About this exercise
Copy the page text from "From: Bharath Rupireddy" up to and including "looking into this.", swapping "Views" for "Options".

Re: Introduce XID age and inactive timeout based replication slot invalidation

From: Bharath Rupireddy <bharath(dot)rupireddyforpostgres(at)gmail(dot)com>
To: Amit Kapila <amit(dot)kapila16(at)gmail(dot)com>
Cc: Ajin Cherian <itsajin(at)gmail(dot)com>, Bertrand Drouvot <bertranddrouvot(dot)pg(at)gmail(dot)com>, shveta malik <shveta(dot)malik(at)gmail(dot)com>, Masahiko Sawada <sawada(dot)mshk(at)gmail(dot)com>, Nathan Bossart <nathandbossart(at)gmail(dot)com>, PostgreSQL Hackers <pgsql-hackers(at)lists(dot)postgresql(dot)org>
Subject: Re: Introduce XID age and inactive timeout based replication slot invalidation
Date: 2024-08-29 06:01:09
Message-ID: CALj2ACXe8+xSNdMXTMaSRWUwX7v61Ad4iddUwnn=djSwx3GLLg@mail.gmail.com
Views: Raw Message | Whole Thread | Download mbox | Resend email
Thread:
Lists: pgsql-hackers

Hi,

Thanks for looking into this.

On Mon, Aug 26, 2024 at 4:35 PM Amit Kapila <amit(dot)kapila16(at)gmail(dot)com> wrote:
>
> Few comments on 0001:
> 1.
> @@ -651,6 +651,13 @@ synchronize_one_slot(RemoteSlot *remote_slot, Oid
>
> + /*
> + * Skip the sync if the local slot is already invalidated. We do this
> + * beforehand to avoid slot acquire and release.
> + */
>
> I was wondering why you have added this new check as part of this
> patch. If you see the following comments in the related code, you will
> know why we haven't done this previously.

Removed. Can deal with optimization separately.

> 2.
> + */
> + InvalidateObsoleteReplicationSlots(RS_INVAL_INACTIVE_TIMEOUT,
> + 0, InvalidOid, InvalidTransactionId);
>
> Why do we want to call this for shutdown case (when is_shutdown is
> true)? I understand trying to invalidate slots during regular
> checkpoint but not sure if we need it at the time of shutdown.

[Data excerpts]

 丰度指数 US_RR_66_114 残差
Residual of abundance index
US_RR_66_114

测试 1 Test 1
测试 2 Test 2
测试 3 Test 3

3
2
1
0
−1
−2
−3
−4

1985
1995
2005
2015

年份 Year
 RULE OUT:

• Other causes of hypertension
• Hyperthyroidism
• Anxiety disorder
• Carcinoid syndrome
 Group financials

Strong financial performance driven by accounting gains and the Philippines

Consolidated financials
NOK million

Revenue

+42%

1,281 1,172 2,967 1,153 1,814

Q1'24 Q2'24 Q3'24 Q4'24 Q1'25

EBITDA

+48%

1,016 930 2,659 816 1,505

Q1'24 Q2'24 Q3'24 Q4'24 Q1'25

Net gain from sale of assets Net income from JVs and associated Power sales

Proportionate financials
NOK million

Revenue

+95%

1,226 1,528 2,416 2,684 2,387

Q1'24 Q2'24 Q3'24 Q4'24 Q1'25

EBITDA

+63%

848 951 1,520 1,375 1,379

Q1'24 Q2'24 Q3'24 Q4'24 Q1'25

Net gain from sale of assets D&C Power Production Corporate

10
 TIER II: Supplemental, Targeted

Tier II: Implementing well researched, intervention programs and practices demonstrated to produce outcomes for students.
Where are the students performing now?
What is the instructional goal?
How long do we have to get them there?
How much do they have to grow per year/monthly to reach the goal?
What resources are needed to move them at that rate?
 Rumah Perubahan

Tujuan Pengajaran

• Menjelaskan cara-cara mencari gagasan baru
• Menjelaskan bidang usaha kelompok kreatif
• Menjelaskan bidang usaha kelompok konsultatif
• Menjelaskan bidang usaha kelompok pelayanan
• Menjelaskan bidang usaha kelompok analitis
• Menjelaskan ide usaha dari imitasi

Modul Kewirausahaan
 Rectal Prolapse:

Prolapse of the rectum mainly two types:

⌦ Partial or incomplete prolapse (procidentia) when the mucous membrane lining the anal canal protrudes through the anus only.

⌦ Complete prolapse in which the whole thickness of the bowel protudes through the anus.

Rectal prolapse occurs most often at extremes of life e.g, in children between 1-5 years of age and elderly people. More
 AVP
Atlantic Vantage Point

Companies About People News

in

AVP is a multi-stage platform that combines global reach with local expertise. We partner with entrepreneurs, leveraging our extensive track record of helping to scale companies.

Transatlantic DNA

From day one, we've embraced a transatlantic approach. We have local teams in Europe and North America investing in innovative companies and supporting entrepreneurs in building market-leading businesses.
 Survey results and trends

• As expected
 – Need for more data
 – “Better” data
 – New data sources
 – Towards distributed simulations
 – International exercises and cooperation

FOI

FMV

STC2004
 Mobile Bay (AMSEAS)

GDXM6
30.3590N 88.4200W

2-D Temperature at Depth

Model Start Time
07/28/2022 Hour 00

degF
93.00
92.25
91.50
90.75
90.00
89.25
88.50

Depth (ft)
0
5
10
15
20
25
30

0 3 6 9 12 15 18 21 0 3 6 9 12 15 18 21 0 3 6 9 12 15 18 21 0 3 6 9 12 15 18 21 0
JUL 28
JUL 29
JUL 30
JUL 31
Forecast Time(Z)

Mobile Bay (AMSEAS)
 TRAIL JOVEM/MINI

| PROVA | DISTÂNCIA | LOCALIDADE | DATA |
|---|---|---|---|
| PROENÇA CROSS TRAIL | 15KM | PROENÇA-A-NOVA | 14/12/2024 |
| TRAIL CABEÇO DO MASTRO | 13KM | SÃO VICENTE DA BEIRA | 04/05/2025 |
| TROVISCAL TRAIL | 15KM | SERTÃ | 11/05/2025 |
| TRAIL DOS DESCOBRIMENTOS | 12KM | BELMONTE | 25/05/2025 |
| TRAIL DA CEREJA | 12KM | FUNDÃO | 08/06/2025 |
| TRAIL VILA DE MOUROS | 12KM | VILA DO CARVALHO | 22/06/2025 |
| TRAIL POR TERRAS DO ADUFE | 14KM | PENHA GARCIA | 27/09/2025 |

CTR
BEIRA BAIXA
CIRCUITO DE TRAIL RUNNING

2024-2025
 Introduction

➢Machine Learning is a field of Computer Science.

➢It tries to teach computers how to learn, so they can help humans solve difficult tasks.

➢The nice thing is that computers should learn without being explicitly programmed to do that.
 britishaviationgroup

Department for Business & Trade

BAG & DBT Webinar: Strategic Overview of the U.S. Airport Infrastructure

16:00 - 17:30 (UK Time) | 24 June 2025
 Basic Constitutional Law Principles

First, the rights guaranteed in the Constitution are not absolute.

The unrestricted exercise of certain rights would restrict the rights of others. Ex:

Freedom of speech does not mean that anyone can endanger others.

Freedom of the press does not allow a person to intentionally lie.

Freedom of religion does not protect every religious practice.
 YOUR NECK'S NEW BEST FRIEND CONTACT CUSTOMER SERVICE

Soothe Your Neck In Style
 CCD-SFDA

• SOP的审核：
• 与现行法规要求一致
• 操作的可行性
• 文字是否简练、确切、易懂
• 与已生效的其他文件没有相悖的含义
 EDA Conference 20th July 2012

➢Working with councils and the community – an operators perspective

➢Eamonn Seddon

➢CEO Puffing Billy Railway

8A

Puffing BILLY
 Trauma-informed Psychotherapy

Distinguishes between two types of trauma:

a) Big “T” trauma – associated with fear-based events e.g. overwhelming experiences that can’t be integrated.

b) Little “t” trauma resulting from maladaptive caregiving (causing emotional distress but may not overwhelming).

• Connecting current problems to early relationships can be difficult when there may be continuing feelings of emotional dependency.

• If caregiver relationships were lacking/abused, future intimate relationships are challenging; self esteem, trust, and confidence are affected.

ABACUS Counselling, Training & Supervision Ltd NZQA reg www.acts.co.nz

Exercise result
From: Bharath Rupireddy <bharath(dot)rupireddyforpostgres(at)gmail(dot)com>
To: Amit Kapila <amit(dot)kapila16(at)gmail(dot)com>
Cc: Ajin Cherian <itsajin(at)gmail(dot)com>, Bertrand Drouvot <bertranddrouvot(dot)pg(at)gmail(dot)com>, shveta malik <shveta(dot)malik(at)gmail(dot)com>, Masahiko Sawada <sawada(dot)mshk(at)gmail(dot)com>, Nathan Bossart <nathandbossart(at)gmail(dot)com>, PostgreSQL Hackers <pgsql-hackers(at)lists(dot)postgresql(dot)org>
Subject: Re: Introduce XID age and inactive timeout based replication slot invalidation
Date: 2024-08-29 06:01:09
Message-ID: CALj2ACXe8+xSNdMXTMaSRWUwX7v61Ad4iddUwnn=djSwx3GLLg@mail.gmail.com
Options: Raw Message | Whole Thread | Download mbox | Resend email
Thread:
Lists: pgsql-hackers

Hi,

Thanks for looking into this.